* start SELECTED PASSAGE *

I'd like us to have a SUPPORTED_PLATFORMS.md file with the following content, linked from the README. This is just a starting point, let's work through it and I'll make a proper PR:


Supported platforms

System Support type Supported versions Notes
GNU/Linux Tier 1 Linux >= 2.6.18 with glibc >= 2.5
macOS Tier 1 macOS >= 10.7
Windows Tier 1 Windows >= XP SP1 MSVC 2008 and later are supported
FreeBSD Tier 1 >= 9
AIX Tier 2 ??? Maintainer: @iwuzhere
zOS Tier 2 ??? Maintainer: @jBarz
Linux with musl Tier 2 ???
SunOS Tier 3 ???
MinGW Tier 3 MinGW 32 (from mingw.org) and MinGW-w64
Other Tier 3 N/A

Support types

  • Tier 1: Officially supported and tested with CI. Any contributed patch MUST NOT break such systems. These are supported by @libuv/collaborators
  • Tier 2: Officially supported, but not necessarily tested with CI. These systems are maintained to the best of @libuv/collaborators ability, without being a top priority.

* end SELECTED PASSAGE *
* start ENTRIES SHOWN *

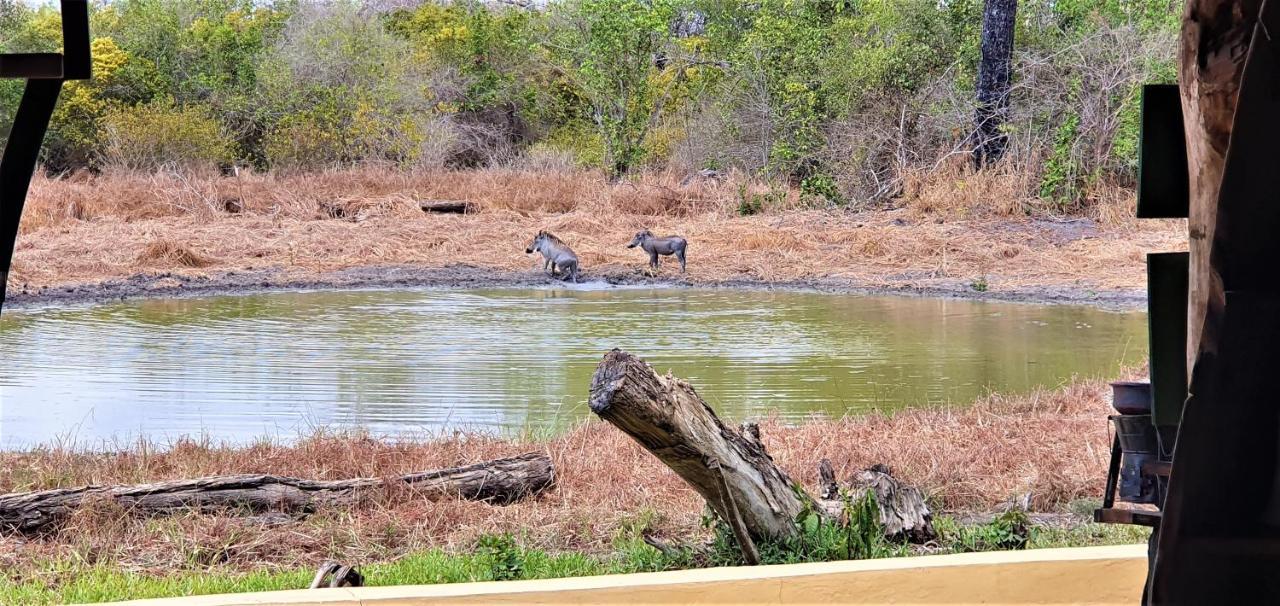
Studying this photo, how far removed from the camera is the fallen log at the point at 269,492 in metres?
5.75

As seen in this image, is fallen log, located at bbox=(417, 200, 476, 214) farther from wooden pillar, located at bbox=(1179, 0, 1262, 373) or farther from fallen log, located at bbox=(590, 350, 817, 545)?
wooden pillar, located at bbox=(1179, 0, 1262, 373)

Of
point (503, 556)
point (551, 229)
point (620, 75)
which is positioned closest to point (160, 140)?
point (620, 75)

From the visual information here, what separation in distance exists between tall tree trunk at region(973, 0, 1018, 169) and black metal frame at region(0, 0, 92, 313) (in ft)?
68.9

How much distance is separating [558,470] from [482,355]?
5565 mm

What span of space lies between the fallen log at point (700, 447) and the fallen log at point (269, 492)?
1.61m

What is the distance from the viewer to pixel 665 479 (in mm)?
6680

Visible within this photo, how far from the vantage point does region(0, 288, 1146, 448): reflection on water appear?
9656 millimetres

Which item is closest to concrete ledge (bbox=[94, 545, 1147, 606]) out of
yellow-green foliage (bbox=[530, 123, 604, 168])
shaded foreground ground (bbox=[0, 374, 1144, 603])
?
shaded foreground ground (bbox=[0, 374, 1144, 603])

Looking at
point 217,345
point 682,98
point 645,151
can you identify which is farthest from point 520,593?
point 682,98

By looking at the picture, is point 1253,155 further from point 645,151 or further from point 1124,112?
point 645,151

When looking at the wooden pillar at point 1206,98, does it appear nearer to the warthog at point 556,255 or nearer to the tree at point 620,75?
the warthog at point 556,255

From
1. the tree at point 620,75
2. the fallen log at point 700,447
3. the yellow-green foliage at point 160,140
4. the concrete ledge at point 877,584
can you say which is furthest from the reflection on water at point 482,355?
the tree at point 620,75

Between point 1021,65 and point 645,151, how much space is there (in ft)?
26.3

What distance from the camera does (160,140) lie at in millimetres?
27953
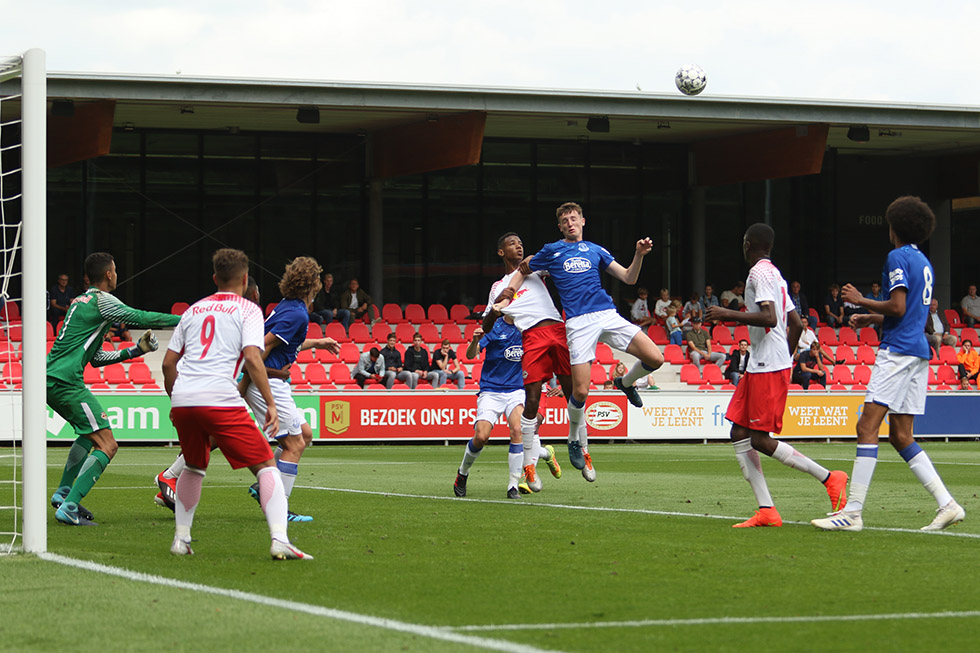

* end ENTRIES SHOWN *

EXERCISES —
**A)** Please copy the listing word for word, starting with the line with "By looking at" and going on through the end of the listing, leaving out the pictures.
**B)** Extend the supported-platforms draft from the point where it stops.
The listing is unrelated to the supported-platforms draft.

WRITTEN ANSWERS —
**A)**
By looking at the picture, is point 1253,155 further from point 645,151 or further from point 1124,112?
point 645,151

When looking at the wooden pillar at point 1206,98, does it appear nearer to the warthog at point 556,255 or nearer to the tree at point 620,75?
the warthog at point 556,255

From
1. the tree at point 620,75
2. the fallen log at point 700,447
3. the yellow-green foliage at point 160,140
4. the concrete ledge at point 877,584
can you say which is furthest from the reflection on water at point 482,355?
the tree at point 620,75

Between point 1021,65 and point 645,151, how much space is there (in ft)?
26.3

What distance from the camera does (160,140) lie at in millimetres?
27953

**B)**
  • Tier 3: Community maintained. These systems may inadvertently break and the community and interested parties are expected to help with the maintenance.

This is for v1.x, I'll adjust accordingly for master / v2.x. I also took the liberty of making SunOS tier 2. Joyent should keep it in check IMHO.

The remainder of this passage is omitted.